Enforcing this separation through compiler checks or architectural constraint tools (like ArchUnit in Java or custom linters) prevents the code from devolving into a tightly coupled “big ball of mud,” ensuring that each module can be developed and potentially extracted independently later on.
Though the same is true for Microservices, just that your boundaries become your network calls, your deployment units. It is easier to enforce the boundaries, because now they are physical boundaries, for different teams but you will still suffer terrible from badly sliced boundaries if you don’t get them right.
Conclusion
If you don’t have that problem of organizational scalability, a modular monolith might be a very good choice for your system architecture. If organizational scale is not your bottleneck, a well-structured modular monolith can offer many of the same benefits as microservices, with far less complexity.
A modular monolith can scale very well and you can also deploy many instances of it, some maybe utilizing just a few modules in one instance to do something very specific or to scale the capability provided by those modules vertically.
The only thing you won’t get is scaling the organization and using multiple different tech stacks. But this is actually not the problem most organizations have that jump on microservices.
If you can’t slice your microservices properly, they won’t scale well either and in the worst case, you get the worst thing you can ever have: A distributed big ball of mud.
“If you can’t build a well-structured monolith, what makes you think microservices is the answer?” — Simon Brown, in a keynote at DevNexus, March 2016.

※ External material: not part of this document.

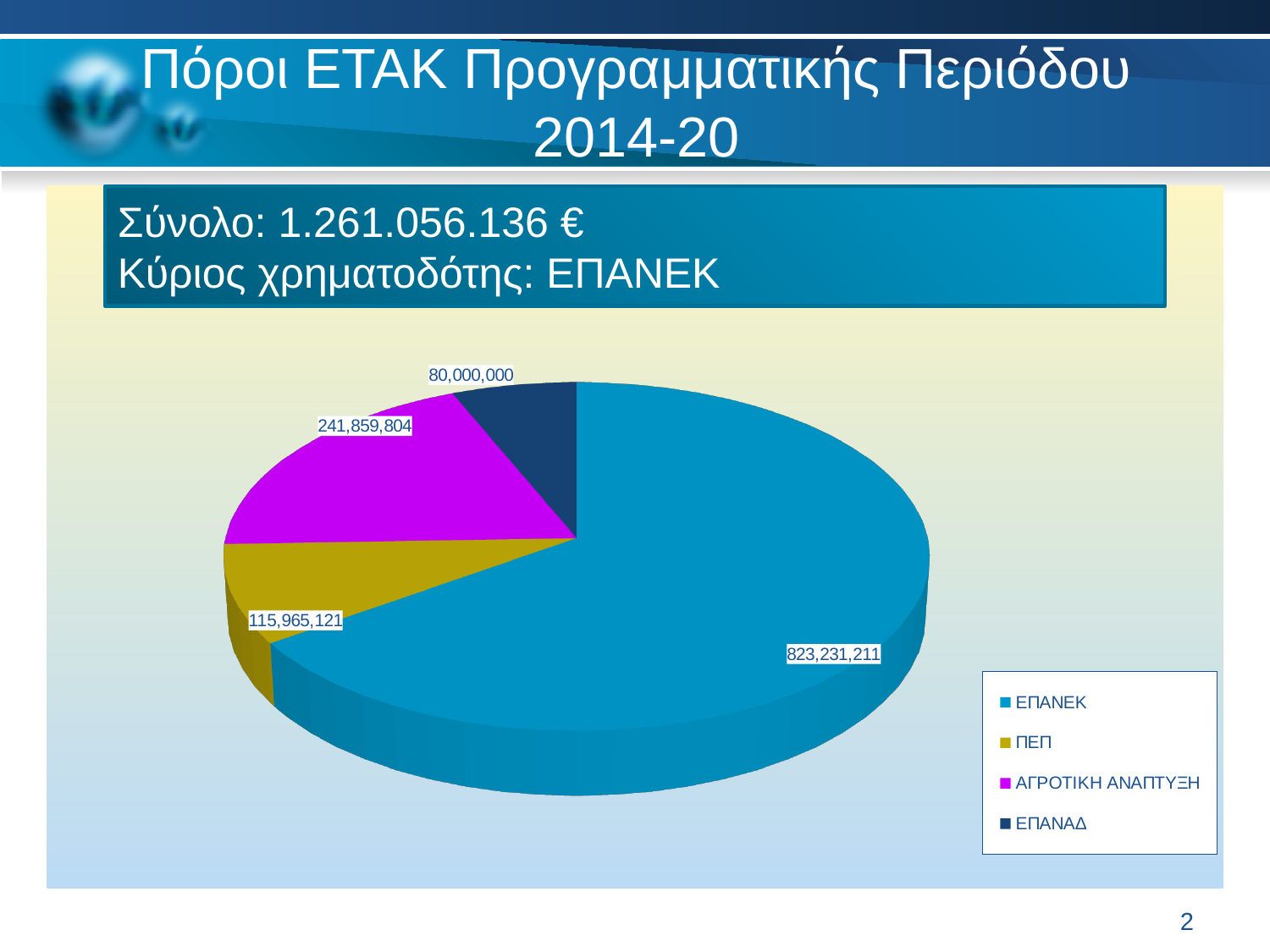
What is the value for ΠΕΠ in the pie chart? 115,965,121 What is the difference between the values for ΠΕΠ and ΕΠΑΝΑΔ? 35,965,121 Which category has the largest slice in the pie chart? ΕΠΑΝΕΚ Which category has the smallest slice in the pie chart? ΕΠΑΝΑΔ What is the value for ΕΠΑΝΑΔ in the pie chart? 80,000,000 How many categories does the legend of the pie chart list? 4 What is the value for ΑΓΡΟΤΙΚΗ ΑΝΑΠΤΥΞΗ in the pie chart? 241,859,804 What colour is the ΑΓΡΟΤΙΚΗ ΑΝΑΠΤΥΞΗ slice in the pie chart? Magenta What is the difference between the values for ΕΠΑΝΕΚ and ΑΓΡΟΤΙΚΗ ΑΝΑΠΤΥΞΗ? 581,371,407 What is the value for ΕΠΑΝΕΚ in the pie chart? 823,231,211 Which is larger, the value for ΠΕΠ or the value for ΑΓΡΟΤΙΚΗ ΑΝΑΠΤΥΞΗ? ΑΓΡΟΤΙΚΗ ΑΝΑΠΤΥΞΗ What kind of chart is shown on the slide? Pie chart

My recommendation would be to always go for a modular monolith first unless you are that big organization that has many teams with many different tech stacks that need to improve their collaboration and you have somebody with strong architectural skills to slice the system correctly, because if your microservices are not sliced correctly, you signed up for building the worst thing you probably can have. Architecture should follow your business, not your tooling. If you can’t keep a monolith clean, microservices won’t save you — they’ll only distribute the mess.